VOYNITSKY: Wait a moment, I fancy my hearing is playing me false… Repeat what you’ve just said… .

SEREBRYAKOV: To invest the money in interest-bearing securities and to buy a bungalow in Finland… .

VOYNITSKY: Not Finland… You said something else… .

SEREBRYAKOV: I propose to sell the estate.

VOYNITSKY: Yes, that’s it… You’ll sell the estate… . Admirable — a grand idea! … And what’s to happen to me and mother?

SEREBRYAKOV: We will consider all this in its turn… . Not everything at once… .

VOYNITSKY: Wait a moment… Evidently, up till now I had not a grain of common sense. Up till now I was stupid enough to think that the estate belonged to Sonya. My late father bought this estate and settled it on my sister. Up till now I was naive, I understood the law in no Turkish fashion, and I thought that the estate devolved from my sister to Sonya.

SEREBRYAKOV: Yes, the estate belongs to Sonya. Who disputes it? Without Sonya’s consent I shan’t undertake to sell it. Besides, I’m doing it for Sonya’s benefit.

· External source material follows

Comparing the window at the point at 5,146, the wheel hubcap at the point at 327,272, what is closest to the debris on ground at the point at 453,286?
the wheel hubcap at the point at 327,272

VOYNITSKY: Inconceivable! Inconceivable! Either I’ve gone out of my mind, or … or …

MARIE VASSILIEVNA: George, don’t contradict the professor! He knows better than we do what’s right and what’s wrong.

VOYNITSKY: Give me some water… (Drinking.) Go on with it! Go on!

SEREBRYAKOV: I can’t understand why you are so agitated, George! I don’t say that my plan is ideal. If all of you find it unsound, I shan’t insist.

Enter DYADIN, wearing a frockcoat, white gloves, and a broad-brimmed top-hat.